EXTRACT TO READ =
Macro roundup: Squeaky bum time
The government needs to hold its nerve on fiscal support as bills start to mount
This has been a quiet week in terms of macroeconomic releases, with trade data from the Hellenic Statistical Authority showing that December’s deficit was slightly better than 2019, and manufacturing sentiment indicating stabilising conditions in January.
But perhaps the most important — and alarming — development has been the slight note of panic emanating from the Finance Ministry about the escalating toll of the pandemic on the state budget. Earlier this week Finance Minister Christos Staikouras admitted on radio that the cost of supporting the economy this year will be higher than the 7.5 billion euros in the 2021 budget, and subsequent press reports have stressed how the government is trying to scrimp extra funds for Covid relief.
This newsletter has long beaten the drum that the government shouldn’t hold back on whatever fiscal support is needed to get businesses and households through this crisis, and with the European Central Bank buying Greek bonds the government can step up borrowing if needed. Nevertheless, the country’s debt levels do mean that this requires the forbearance of the country’s creditor institutions.

(Excerpts from a dataset)

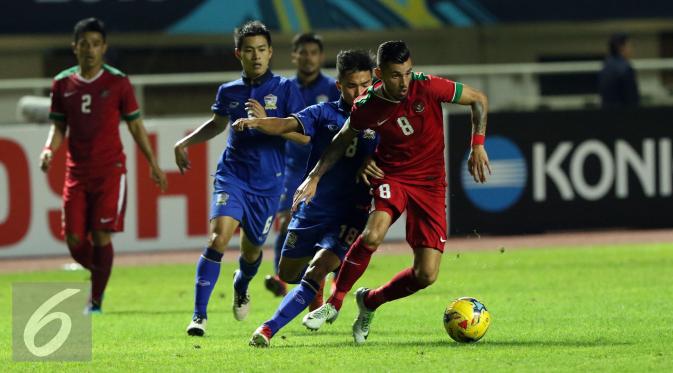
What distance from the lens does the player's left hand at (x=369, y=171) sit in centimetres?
981

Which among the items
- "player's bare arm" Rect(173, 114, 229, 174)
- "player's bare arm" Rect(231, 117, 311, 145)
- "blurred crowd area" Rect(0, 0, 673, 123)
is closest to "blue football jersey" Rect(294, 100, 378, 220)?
"player's bare arm" Rect(231, 117, 311, 145)

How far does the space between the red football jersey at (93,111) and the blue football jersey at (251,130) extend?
181 cm

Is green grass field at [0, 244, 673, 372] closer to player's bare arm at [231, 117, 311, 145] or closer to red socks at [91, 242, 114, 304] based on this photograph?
red socks at [91, 242, 114, 304]

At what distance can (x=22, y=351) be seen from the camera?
9836 millimetres

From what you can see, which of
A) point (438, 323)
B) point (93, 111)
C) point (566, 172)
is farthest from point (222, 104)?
point (566, 172)

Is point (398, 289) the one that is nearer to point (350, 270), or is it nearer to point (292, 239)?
point (350, 270)

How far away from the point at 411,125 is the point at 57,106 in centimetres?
413

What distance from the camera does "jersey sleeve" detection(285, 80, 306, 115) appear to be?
36.4 feet

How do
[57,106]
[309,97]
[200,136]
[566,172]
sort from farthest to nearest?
[566,172], [309,97], [57,106], [200,136]

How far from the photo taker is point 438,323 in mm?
11273

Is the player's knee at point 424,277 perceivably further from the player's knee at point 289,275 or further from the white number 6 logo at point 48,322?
the white number 6 logo at point 48,322

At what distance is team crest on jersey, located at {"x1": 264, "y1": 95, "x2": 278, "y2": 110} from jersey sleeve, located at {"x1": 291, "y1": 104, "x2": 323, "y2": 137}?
0.92m

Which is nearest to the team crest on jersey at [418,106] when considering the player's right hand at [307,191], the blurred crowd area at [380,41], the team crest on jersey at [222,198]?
the player's right hand at [307,191]

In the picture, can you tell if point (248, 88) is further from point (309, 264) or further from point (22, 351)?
point (22, 351)
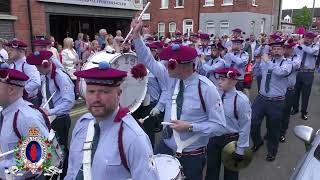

ACTIVITY 1 =
In the macro roundup, what sum does the 2021 budget hold for supporting the economy this year?
ACTIVITY 2 =
Pick up the macro roundup after its final sentence and keep writing it.

WRITTEN REPLY 1 =
7.5 billion euros.

WRITTEN REPLY 2 =
That’s an uncomfortable situation for any government to be in. Greece’s is the euro-area’s most extreme case, but it’s not alone. Unlike the US, where the government started writing stimulus cheques early in the crisis, the centre-piece of Europe’s grand fiscal response to the crisis has been the Recovery and Resilience Facility, which won’t start distributing funds until the latter part of this year. Until then national budgets have to fill the gap. This is a big ask, and I suspect the question of fiscal support for national economies will return to the top of the EU agenda sooner rather than later.
For Greece, now, the question is how long the government holds its nerve as the bills mount. As the legendary football manager Alex Ferguson once said, it’s squeaky bum time.
Data summary:
Elstat today released December data on the country’s commercial transactions — export and import of goods — with the month’s trade deficit dropping 10.8 percent compared with December 2019. For the whole of 2020, the trade deficit fell 18.5 percent as imports shrank by more than exports. Total trade last year — imports and exports — dropped 11.6 percent from 2019.
Greece’s manufacturing Purchasing Managers’ Index increased to 50 in January from 46.9, putting it at exactly the level signalling neither expansion nor contraction. Markit noted that firms faced their sharpest rate of cost inflation since July 2008, with a small part of this passed on to customers.
Credit growth addendum
We mentioned the increase in bank lending to the private sector in last week’s roundup, but since the data came out on Friday afternoon I didn’t take a detailed look at the breakdown before the newsletter came out.
Having now done so, the category that most jumped out at me was a surge in business lending with duration between one and five years, a 41 percent annual growth rate in December from 28 percent the month before.
That duration corresponds with two-year working capital loans, with subsidised interest, that the banks were offering small and medium-sized businesses hit by the pandemic under the government’s TEPIX II vehicle.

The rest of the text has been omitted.